*Aufgaben:*
**A.** Gib aus dem Artikel über das Beutelspiel den Abschnitt wortgetreu wieder, der bei „Doch als wir“ beginnt und bei „war es Handarbeit?“ endet.
**B.** Setze den Artikel über das Beutelspiel im Anschluss an seinen letzten Satz fort.

*Artikel:*
**********

Doch als wir uns entschlossen, nach den positiven Rückmeldungen – aber ebenso einer Negativbilanz von Rückmeldungen der erlauchtesten Spieleverlage des Landes – den waghalsigen Schritt in Richtung Essen zur Spiel ’01 anzutreten, war für uns schnell klar, dass Leder ein studentisches Budget schlichtweg übersteigt. Da wir aber an der Idee des Beutel- beziehungsweise Mitbring-Spiels festhalten wollten, hatte Klaus die Idee, das Ganze aus Leinenstoff zu machen und durch Siebdruck zu bedrucken.“

Wie habt ihr das Material fabriziert, war es Handarbeit?

**********

*Datenzeilen:*

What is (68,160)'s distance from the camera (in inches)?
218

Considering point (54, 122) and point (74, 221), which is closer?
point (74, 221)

**********

*Lösungen:*
**A.**
Doch als wir uns entschlossen, nach den positiven Rückmeldungen – aber ebenso einer Negativbilanz von Rückmeldungen der erlauchtesten Spieleverlage des Landes – den waghalsigen Schritt in Richtung Essen zur Spiel ’01 anzutreten, war für uns schnell klar, dass Leder ein studentisches Budget schlichtweg übersteigt. Da wir aber an der Idee des Beutel- beziehungsweise Mitbring-Spiels festhalten wollten, hatte Klaus die Idee, das Ganze aus Leinenstoff zu machen und durch Siebdruck zu bedrucken.“

Wie habt ihr das Material fabriziert, war es Handarbeit?

**B.**
„Die Vorbereitung für Essen hätte niemals ohne den tatkräftigen und spontanen Einsatz unserer Freunde geklappt. Pamela hatte uns über ihre Tante einen großen Ballen Leinen organisiert – für den eher symbolischen Preis von 50 Mark (!). Es war genug Leinen, um hundert Spielfelder daraus zu schneiden. Ohne Pamelas handwerkliche Fähigkeiten wäre auch nie der Bandtunnel, genäht worden.
Das Spielfeld haben wir mit Corel Draw designed. Das Feld wurde dann 1:1 wie es jetzt auf dem Tisch liegt zur Druckerei gebracht, die die Vorlage für Rolle, unseren Siebdrucker, herstellte. Der Siebdruck stellte letztendlich den größten Materialkostenpunkt dar. Rolle hatte eine kleine aber ziemlich pfiffige Siebdruckmaschiene, mit der er problemlos die beiden Farben rot und schwarz passgenau übereinander setzen konnte. Keine große Druckfirma in unserer Nähe hätte uns den zweifarbigen Druck realisieren können.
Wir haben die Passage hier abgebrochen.